WORK TO BE COMPLETED:
When a line below contains the word "href", copy that line.

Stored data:

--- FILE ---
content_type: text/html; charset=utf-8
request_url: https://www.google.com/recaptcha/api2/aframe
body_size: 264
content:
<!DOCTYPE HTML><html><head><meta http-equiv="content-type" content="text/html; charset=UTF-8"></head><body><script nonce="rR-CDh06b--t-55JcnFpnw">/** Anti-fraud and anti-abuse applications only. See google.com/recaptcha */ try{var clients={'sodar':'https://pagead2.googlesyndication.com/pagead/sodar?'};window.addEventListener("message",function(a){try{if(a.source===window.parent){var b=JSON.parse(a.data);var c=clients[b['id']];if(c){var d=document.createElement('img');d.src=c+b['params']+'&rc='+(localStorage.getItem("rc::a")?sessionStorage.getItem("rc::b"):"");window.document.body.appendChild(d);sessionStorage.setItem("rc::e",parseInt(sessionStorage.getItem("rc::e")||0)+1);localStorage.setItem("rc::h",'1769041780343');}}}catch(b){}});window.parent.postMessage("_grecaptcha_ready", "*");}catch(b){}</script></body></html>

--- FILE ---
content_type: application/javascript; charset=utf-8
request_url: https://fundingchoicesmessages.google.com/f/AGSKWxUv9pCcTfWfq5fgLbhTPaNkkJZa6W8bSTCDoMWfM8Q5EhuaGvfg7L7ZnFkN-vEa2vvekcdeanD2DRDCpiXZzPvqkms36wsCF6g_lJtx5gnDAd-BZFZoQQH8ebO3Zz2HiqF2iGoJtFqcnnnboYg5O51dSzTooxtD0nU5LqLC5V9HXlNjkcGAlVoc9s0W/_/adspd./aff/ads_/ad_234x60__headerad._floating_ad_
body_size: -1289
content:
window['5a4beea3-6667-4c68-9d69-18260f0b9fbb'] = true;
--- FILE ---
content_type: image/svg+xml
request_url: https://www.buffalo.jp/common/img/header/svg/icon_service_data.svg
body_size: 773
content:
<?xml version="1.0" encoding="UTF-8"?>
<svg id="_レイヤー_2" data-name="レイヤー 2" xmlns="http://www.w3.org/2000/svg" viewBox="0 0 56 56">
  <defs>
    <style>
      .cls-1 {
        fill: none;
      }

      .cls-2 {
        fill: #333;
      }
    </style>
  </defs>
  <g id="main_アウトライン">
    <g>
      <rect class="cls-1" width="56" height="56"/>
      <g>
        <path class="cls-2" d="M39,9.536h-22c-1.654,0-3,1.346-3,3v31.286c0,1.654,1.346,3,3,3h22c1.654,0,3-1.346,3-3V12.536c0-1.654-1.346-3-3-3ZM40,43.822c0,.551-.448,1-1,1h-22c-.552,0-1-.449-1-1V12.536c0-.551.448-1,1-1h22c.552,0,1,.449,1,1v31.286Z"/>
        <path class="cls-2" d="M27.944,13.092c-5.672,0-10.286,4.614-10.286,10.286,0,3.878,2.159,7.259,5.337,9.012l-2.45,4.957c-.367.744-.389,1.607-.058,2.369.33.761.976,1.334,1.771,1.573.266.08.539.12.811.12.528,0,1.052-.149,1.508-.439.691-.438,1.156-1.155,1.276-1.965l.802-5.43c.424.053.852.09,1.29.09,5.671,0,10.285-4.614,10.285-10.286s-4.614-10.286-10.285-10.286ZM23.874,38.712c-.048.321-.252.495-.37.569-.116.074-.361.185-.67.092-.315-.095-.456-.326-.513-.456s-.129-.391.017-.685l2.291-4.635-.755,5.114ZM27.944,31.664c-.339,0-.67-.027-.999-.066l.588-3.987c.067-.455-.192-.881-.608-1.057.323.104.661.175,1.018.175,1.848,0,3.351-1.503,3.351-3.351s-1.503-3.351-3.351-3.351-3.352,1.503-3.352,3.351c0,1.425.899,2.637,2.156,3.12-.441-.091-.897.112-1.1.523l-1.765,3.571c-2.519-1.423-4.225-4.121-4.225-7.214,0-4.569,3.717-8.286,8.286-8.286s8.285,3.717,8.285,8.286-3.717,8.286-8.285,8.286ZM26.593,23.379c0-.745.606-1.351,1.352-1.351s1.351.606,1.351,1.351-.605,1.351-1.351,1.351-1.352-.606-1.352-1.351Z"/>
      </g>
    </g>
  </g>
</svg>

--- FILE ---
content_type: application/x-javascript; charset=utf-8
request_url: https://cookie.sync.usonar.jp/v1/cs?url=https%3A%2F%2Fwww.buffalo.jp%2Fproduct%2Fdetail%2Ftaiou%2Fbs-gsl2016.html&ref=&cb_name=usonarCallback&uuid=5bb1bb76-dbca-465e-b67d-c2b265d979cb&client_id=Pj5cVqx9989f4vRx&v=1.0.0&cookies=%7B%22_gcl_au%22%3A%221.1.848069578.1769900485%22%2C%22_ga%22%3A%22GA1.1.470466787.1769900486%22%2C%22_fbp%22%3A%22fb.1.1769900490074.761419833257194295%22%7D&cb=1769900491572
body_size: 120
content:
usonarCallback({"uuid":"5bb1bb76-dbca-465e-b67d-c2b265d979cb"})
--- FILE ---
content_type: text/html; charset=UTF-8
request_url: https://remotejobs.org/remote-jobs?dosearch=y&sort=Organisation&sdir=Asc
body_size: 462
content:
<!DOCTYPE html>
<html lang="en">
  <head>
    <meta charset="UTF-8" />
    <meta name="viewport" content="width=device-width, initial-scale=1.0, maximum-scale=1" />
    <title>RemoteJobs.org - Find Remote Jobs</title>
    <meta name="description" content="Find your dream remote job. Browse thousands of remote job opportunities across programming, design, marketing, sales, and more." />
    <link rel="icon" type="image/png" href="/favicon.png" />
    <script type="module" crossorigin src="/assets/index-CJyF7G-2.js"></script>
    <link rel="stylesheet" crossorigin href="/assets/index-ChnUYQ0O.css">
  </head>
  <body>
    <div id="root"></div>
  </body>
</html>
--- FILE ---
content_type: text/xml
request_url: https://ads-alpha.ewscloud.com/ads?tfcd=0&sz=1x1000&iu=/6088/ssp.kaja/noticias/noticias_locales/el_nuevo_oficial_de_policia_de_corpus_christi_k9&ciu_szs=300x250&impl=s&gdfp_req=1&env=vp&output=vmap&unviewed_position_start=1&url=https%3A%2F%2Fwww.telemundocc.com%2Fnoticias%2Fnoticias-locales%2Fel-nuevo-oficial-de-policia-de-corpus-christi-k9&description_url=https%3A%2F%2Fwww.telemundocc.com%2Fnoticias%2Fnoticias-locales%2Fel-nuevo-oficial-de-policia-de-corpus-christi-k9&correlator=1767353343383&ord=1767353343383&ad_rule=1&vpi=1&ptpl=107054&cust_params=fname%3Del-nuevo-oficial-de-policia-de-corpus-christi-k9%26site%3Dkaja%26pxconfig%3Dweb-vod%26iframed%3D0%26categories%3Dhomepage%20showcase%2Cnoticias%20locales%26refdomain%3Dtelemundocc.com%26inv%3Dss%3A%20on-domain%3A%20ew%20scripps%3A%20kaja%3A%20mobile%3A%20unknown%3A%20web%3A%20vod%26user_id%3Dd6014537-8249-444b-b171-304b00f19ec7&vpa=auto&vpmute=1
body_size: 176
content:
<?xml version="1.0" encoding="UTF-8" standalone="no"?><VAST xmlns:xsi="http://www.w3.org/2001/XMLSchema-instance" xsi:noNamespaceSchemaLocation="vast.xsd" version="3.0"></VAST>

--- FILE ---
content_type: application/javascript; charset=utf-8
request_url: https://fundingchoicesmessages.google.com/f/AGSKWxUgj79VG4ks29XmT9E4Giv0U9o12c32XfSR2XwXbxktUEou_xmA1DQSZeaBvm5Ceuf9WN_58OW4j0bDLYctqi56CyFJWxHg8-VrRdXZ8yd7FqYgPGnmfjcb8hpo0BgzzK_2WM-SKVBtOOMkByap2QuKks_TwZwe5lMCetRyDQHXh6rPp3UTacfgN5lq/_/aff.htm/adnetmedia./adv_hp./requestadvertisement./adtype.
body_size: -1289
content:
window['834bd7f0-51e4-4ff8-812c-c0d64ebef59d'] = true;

RESPONSE AREA:
    <link rel="icon" type="image/png" href="/favicon.png" />
    <link rel="stylesheet" crossorigin href="/assets/index-ChnUYQ0O.css">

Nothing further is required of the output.